Pessimists would likely note the old adage “turkeys don’t vote for Thanksgiving,” doubting the ability to take on anti-democratic global financial practices. However, forward-looking politicians should reconsider and see that strategically linking domestic and foreign policy through economic arguments that are grounded in the popular sense that the financial changes of the past generation were unjust, unfair, and bad for local democracy would resonate with voters.

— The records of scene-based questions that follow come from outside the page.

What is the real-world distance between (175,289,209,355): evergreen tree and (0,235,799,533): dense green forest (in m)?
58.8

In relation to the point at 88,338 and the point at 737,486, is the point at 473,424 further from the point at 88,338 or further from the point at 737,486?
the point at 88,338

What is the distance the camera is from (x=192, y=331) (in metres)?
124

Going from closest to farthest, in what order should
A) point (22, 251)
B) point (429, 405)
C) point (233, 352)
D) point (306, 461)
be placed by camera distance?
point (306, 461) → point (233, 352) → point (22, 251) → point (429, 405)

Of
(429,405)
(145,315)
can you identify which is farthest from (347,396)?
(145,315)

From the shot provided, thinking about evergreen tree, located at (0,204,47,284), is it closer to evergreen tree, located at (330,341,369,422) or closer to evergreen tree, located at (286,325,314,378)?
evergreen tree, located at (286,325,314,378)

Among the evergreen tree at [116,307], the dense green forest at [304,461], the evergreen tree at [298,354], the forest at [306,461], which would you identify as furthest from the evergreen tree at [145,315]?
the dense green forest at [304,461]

This is an opportunity to highlight the inter-linked nature of global democratic solidarity, and to demonstrate that the democratic community of countries is always stronger when the individual democracies are stronger, and weaker when the quality of democratic governance disintegrates.
This will not be easy; it is far easier for politicians to rail against the price of gas. But the aggression against Ukraine will continue to have a negative impact on the global political and economic environment, whether populations in the west are tired of it or not. Appeasement disguised as incrementalism will not work or make the world more secure. Unless spoilers are fully marginalized and governance systems put into place that allow for the rule of law, human rights, and accountable democracy, interim peace deals are no more than a win for the aggressor.